Bu olay benim eski bir sancımı nüksettirdi ve TRT'de şarkı ve türkü sözlerindeki üfürmeleri hatırlattı. TRT'de de bu tür üfürmeler pek çok oluyor ama kimse rahatsız olmuyor. Halbuki TRT, Türkiye için müzik akademilerinden daha önemli.
Örneğin dedem Sıdkı Baba'nın bir deyişinde geçen, "Merec'el-bahreyn'in mercanıdır bu/Her denizde, her bir çayda bulunmaz." beytini "Müneccim Bahri'nin mercanıdır bu" diye okuyorlar. 15 yıl önce Mehmet Özbek'e bu deniz nerede diye sordum, atlasta yerini gösteremedi.
Başka bir halk ozanının, "Uyku yok gözümde yatamaz oldum/Kutnu kumaşımı satamaz oldum/Şeyda bülbül gibi ötemez oldum/Ahiri bülbül-i zar ettin beni" kıtasındaki "kutnu pamuklu" kumaşını, "kutlu-kutsal" yapıyorlar, son kıtasını da "Ah ile bülbüle zar ettin beni" (ne demekse) diye üfürüyorlar.
Teslim Abdal'ın "Seherde bir bağa girdim/Ne bağ duydu ne de bağban" enfes deyişini de "Ne bağ duydu ne bağbancı" diye okuyarak (Ahmet Özhan dahil) berbat ediyorlar. Bağban Farsça zaten "cı" ekini almış bir sözcük. Ona Türkçe ikinci bir "cı" eki getirilemez.

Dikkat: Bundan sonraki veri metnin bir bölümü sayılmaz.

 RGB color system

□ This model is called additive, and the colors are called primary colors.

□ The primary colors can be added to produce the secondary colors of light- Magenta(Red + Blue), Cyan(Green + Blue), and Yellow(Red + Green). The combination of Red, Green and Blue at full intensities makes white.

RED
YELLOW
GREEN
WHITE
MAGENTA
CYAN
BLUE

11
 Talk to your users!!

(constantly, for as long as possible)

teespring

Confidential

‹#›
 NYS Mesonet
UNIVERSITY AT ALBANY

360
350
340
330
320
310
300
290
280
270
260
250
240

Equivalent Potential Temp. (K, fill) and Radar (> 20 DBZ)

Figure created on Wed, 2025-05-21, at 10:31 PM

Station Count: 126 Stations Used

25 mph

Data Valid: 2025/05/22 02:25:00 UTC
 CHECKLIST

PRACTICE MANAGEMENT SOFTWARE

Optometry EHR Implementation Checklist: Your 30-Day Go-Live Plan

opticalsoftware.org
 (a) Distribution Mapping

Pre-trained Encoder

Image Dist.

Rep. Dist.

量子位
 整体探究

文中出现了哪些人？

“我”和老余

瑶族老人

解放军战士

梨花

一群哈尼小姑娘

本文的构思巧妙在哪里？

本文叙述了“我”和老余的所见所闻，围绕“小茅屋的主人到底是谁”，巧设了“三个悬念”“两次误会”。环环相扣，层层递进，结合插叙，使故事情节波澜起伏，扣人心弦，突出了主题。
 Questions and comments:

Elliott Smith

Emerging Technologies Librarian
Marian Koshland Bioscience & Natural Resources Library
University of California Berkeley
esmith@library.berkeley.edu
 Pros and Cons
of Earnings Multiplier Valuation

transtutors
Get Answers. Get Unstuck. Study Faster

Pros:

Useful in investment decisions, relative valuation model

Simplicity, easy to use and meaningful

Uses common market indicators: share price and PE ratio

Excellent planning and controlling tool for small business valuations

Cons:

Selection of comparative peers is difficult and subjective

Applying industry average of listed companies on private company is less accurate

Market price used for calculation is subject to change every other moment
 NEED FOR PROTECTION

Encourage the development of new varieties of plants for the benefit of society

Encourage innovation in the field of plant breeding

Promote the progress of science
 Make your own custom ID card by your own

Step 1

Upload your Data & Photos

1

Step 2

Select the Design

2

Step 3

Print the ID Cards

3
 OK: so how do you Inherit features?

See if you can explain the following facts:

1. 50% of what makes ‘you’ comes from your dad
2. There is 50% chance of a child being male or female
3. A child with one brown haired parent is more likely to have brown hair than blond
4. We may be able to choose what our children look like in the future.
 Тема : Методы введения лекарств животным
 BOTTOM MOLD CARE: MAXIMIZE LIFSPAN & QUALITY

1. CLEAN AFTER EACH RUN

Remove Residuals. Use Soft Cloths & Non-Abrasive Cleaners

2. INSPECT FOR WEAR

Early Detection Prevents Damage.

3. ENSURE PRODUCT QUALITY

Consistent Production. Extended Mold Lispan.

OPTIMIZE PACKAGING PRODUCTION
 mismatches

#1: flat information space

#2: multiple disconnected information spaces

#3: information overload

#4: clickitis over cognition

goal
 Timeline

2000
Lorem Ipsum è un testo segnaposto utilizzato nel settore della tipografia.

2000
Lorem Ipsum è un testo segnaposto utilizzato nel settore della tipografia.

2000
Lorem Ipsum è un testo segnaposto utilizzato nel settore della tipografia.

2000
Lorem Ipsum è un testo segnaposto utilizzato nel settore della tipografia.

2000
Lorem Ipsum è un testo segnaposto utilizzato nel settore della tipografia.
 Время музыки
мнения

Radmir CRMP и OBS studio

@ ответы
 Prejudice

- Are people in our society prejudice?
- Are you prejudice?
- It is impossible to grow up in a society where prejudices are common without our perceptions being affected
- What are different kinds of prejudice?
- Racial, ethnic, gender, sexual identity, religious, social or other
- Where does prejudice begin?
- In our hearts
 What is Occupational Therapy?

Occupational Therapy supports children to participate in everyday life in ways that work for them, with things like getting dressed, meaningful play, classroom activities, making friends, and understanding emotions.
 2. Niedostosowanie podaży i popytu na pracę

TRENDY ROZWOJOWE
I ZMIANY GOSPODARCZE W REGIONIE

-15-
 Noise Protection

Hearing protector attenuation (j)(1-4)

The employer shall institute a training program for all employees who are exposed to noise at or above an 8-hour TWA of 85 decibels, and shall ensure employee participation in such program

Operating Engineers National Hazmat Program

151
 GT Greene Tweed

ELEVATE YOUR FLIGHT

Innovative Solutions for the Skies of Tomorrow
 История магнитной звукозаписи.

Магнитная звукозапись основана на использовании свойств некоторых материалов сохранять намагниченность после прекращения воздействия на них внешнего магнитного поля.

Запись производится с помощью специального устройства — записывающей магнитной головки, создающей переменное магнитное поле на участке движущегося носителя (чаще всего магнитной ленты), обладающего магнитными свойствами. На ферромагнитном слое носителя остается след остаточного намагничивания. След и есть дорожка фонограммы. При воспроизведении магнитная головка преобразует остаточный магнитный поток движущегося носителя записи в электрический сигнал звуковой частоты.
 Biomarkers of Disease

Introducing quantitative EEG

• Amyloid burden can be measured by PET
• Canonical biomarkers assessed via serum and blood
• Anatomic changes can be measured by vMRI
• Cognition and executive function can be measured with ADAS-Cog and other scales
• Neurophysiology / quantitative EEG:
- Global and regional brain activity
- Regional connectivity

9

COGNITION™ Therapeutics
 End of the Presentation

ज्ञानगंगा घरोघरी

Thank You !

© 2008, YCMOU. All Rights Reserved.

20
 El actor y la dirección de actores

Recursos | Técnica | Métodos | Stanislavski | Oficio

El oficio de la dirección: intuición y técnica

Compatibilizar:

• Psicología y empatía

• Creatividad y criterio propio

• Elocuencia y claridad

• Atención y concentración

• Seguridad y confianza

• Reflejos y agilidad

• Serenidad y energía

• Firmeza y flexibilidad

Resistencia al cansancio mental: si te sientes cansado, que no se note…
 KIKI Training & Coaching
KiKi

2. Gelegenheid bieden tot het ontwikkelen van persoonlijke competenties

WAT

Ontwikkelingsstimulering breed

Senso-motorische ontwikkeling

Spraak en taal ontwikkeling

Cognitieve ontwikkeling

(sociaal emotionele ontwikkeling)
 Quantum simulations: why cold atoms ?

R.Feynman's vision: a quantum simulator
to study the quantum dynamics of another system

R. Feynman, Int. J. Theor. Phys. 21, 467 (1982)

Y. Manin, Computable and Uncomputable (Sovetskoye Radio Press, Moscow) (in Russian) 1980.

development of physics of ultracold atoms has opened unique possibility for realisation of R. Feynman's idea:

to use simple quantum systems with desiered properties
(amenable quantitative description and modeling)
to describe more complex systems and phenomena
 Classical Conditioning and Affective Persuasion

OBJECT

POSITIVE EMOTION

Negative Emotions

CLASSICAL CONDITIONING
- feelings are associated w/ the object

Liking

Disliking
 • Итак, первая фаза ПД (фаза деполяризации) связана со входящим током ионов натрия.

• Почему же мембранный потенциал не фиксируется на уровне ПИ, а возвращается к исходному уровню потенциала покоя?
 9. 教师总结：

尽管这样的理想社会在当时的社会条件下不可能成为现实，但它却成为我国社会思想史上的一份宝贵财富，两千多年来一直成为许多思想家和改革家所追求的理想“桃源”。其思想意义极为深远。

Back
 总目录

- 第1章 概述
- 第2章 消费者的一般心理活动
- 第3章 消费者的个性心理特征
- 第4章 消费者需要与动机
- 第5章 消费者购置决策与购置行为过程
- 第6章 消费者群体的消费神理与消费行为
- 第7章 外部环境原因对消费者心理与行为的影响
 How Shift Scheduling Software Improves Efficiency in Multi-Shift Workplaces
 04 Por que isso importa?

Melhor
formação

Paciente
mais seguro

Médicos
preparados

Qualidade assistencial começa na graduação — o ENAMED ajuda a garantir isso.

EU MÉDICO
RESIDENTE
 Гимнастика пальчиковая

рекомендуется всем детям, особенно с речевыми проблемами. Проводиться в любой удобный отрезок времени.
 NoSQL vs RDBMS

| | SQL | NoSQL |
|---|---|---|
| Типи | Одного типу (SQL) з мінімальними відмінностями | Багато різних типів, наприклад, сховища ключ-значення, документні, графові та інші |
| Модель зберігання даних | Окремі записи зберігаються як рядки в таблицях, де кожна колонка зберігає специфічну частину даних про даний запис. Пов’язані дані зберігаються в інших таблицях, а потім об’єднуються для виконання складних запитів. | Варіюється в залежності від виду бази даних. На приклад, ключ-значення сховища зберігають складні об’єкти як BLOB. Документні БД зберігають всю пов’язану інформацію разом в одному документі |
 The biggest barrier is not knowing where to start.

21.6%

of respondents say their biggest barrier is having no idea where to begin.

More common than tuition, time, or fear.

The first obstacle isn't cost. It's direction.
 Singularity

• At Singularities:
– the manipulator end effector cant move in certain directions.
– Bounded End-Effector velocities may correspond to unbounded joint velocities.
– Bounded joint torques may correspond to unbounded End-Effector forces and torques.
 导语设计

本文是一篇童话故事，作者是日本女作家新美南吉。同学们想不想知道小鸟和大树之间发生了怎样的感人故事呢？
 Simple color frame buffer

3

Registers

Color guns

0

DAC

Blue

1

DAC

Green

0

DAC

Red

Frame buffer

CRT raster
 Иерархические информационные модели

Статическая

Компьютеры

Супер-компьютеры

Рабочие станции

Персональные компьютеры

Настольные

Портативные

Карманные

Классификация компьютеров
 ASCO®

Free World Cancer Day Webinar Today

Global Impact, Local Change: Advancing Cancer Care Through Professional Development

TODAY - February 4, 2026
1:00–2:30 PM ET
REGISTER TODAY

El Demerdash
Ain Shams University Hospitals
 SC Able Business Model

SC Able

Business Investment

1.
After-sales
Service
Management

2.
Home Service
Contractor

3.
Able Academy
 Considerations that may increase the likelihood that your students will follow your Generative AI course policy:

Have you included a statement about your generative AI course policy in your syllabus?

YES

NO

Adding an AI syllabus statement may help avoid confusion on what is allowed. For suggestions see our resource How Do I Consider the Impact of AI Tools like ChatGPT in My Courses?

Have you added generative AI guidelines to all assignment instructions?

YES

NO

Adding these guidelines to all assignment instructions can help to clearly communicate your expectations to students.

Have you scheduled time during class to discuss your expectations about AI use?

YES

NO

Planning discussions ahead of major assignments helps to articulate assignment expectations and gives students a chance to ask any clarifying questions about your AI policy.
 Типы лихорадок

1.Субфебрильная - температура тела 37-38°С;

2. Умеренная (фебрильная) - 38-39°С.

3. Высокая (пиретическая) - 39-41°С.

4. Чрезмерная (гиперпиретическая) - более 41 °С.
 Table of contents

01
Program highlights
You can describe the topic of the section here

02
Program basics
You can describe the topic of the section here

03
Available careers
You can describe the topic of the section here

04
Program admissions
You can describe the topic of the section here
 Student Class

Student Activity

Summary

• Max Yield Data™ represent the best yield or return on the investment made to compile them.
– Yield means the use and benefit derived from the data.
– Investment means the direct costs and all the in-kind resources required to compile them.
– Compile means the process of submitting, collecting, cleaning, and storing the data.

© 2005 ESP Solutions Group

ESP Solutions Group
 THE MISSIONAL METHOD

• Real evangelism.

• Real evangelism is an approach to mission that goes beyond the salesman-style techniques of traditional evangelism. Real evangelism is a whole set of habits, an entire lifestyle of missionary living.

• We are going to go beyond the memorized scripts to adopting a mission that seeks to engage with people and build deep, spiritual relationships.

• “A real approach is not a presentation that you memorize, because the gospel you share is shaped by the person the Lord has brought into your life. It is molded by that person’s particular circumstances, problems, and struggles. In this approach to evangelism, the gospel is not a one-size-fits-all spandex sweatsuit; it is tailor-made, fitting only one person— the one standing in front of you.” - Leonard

Sonra, bir cümlede birden fazla "ne" bağlacı bulunuyorsa, son "ne"ye, "de" bağlacı eklenerek "ne de" şeklinde anlamı güçlendirilir, pekiştirilir.
Ben bir astsubay emeklisiyim, bunları biliyorum da koca TRT'de bu üfürükleri fark edecek bir kişi yok mu veya bunlar nasıl düzeltilecek onu bilemiyorum.